Scene selections: September singles
Two weeks into September and we are all ready to put on our sweaters and watch the leaves fall. With the spirit of football in the air, the weather slowly getting colder and the nights gradually getting longer, we see fall on the horizon. In preparation for the crisp autumn days ahead of us, Scene has put together a list of recent releases to put into your fall rotation.
“BS” — Still Woozy
Ryan Israel, Scene Editor
Back in 2017, Still Woozy seemed to be everyone’s favorite new find. The mysterious indie artist had only a few songs, but “Goodie Bag” was an undeniable earworm, a bedroom pop bop with breezy vocals and a bouncy cadence. Three years later and there hasn’t been much more — a short EP, the “Goodie Bag” — rivaling hit “Habit” and a pair of singles.
“BS,” the latest release from Still Woozy, is on par with everything he’s released thus far; it’s a brisk two minute song featuring a melange of bright melodies and filtered vocals. Unlike Woozy’s hits, “BS” has a melancholic sadness to it, in part from the lyrics which fight against an internal second-guessing of love and in part from the production which dips in and out of slow burning sections. It’s certainly a good song, and it’s nice to have new music from Still Woozy, but it highlights a new problem for the artist.
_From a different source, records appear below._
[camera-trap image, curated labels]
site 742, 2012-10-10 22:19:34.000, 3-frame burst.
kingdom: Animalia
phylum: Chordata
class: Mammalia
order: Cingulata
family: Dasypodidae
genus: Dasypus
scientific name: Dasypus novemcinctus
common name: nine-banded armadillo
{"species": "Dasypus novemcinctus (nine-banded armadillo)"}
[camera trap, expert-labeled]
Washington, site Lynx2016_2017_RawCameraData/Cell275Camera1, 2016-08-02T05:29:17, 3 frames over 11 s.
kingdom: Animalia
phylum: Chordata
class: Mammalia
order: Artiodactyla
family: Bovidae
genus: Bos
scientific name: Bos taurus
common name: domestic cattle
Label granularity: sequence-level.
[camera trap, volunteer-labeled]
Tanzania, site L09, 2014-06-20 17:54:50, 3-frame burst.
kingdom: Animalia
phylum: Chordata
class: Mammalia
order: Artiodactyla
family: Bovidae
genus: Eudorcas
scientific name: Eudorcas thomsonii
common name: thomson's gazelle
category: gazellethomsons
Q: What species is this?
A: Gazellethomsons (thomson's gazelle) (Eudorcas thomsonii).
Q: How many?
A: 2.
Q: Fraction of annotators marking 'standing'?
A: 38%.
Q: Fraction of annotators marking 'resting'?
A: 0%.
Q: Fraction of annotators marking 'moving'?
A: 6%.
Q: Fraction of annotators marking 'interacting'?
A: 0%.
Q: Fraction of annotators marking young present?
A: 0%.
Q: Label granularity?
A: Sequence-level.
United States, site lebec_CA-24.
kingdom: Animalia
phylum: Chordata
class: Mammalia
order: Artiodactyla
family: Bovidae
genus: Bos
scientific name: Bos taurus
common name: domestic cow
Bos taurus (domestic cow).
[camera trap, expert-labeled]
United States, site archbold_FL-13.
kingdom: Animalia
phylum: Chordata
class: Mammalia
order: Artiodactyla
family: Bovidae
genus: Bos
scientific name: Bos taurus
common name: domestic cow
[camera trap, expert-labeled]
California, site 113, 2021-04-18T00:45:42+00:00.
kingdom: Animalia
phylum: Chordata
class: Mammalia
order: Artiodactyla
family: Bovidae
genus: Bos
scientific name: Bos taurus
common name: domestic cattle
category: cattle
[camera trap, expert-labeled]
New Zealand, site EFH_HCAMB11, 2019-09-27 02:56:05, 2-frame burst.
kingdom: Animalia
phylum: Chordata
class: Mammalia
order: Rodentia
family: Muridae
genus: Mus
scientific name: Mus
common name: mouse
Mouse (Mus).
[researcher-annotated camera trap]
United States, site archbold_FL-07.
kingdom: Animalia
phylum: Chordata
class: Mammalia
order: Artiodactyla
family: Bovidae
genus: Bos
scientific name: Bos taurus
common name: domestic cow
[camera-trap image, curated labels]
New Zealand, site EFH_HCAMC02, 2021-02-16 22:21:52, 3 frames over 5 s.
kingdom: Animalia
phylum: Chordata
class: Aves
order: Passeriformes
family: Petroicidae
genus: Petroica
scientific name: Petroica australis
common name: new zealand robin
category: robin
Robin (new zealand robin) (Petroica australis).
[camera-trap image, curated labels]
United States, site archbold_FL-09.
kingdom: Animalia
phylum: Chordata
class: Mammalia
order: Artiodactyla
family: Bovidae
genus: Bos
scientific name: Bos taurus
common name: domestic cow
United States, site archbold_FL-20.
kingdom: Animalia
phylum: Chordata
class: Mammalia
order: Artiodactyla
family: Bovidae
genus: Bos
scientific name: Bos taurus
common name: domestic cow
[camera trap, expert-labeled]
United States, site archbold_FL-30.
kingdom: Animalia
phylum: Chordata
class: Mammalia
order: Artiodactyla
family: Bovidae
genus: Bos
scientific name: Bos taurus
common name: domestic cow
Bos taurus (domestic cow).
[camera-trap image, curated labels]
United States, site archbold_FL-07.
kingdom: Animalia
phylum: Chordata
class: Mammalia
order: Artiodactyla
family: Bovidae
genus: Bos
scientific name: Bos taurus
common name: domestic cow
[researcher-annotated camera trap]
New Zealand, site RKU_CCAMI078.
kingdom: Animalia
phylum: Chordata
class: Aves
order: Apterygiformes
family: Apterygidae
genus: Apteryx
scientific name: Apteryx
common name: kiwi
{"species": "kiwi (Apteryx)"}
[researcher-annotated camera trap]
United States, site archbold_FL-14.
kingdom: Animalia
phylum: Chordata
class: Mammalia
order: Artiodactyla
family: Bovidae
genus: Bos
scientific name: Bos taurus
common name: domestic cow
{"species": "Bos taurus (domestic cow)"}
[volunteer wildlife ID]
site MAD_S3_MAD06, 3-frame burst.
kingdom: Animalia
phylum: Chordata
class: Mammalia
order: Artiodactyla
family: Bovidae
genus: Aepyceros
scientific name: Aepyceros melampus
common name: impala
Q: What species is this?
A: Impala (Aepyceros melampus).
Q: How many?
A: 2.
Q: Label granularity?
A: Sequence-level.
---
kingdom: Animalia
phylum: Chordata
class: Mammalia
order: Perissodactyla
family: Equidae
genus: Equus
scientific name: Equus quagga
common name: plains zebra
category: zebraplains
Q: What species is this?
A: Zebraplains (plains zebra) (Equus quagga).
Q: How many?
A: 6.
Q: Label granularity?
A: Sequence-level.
As the initial fascination with Woozy’s sound fades, is it time to break out of the box and venture in a new direction? Or continue to stay in the now developed Still Woozy style? We’ll have to wait for the next release to find out.
“Strange Timez” — Gorillaz feat. Robert Smith
By Jake Winningham, Scene Writer
Despite his gradual disappearance from the public eye, Damon Albarn has never lost his ability to attract big-name guest stars; think of De La Soul scorching through “Feel Good Inc.,” or appearances from Bobby Womack and Lou Reed on 2010’s “Plastic Beach.” The latest single from Albarn’s long-running cartoon band finds him teaming up with Cure frontman Robert Smith, whose instantly-recognizable croon is still as powerfully morose as it was in his ‘80s heyday. “Strange Timez” opens with an uncomfortable compromise between Gorillaz and the Cure, Smith free-associating over synth murmurs while a robotic Albarn offers ripostes from across the void. Once the beat drops, though, both singers move into their shared lane, making dance-rock that moves the feet and unnerves the soul in equal measure. One of September’s best tracks being an apocalyptic get-down between four cartoons and the guy who sang “Lovesong?” Strange timez, indeed.
“Letter to You” — Bruce Springsteen
Sarah Kikel, Scene Writer
Almost a half-century after the release of his first album, Bruce Springsteen is still writing to us. His latest single “Letter to You,” the title track of his upcoming 20th album, features Springsteen’s weathered vocals in an impressively vulnerable song about opening up to share “all that my heart finds true.” His verses are deeply personal, which the classic E Street Band respects with their upbeat and encouraging backing. Springsteen sings in past tense: “Things I found out through hard times and good / I wrote ’em all out in ink and blood / Dug deep in my soul and signed my name true / And sent it in my letter to you.” This seems to hark back to the postcard cover of Springsteen’s debut album “Greetings from Asbury Park, N.J.,” suggesting that Springsteen’s letter is his discography, through which he shared “all the sunshine and rain / all my happiness and pain” with us. Unfortunately, the melody lacks the distinctiveness we have seen from Springsteen before, which ultimately deprives “Letter to You” of its luster, but Springsteen’s stripped down vocals still stamp a respectable letter to us.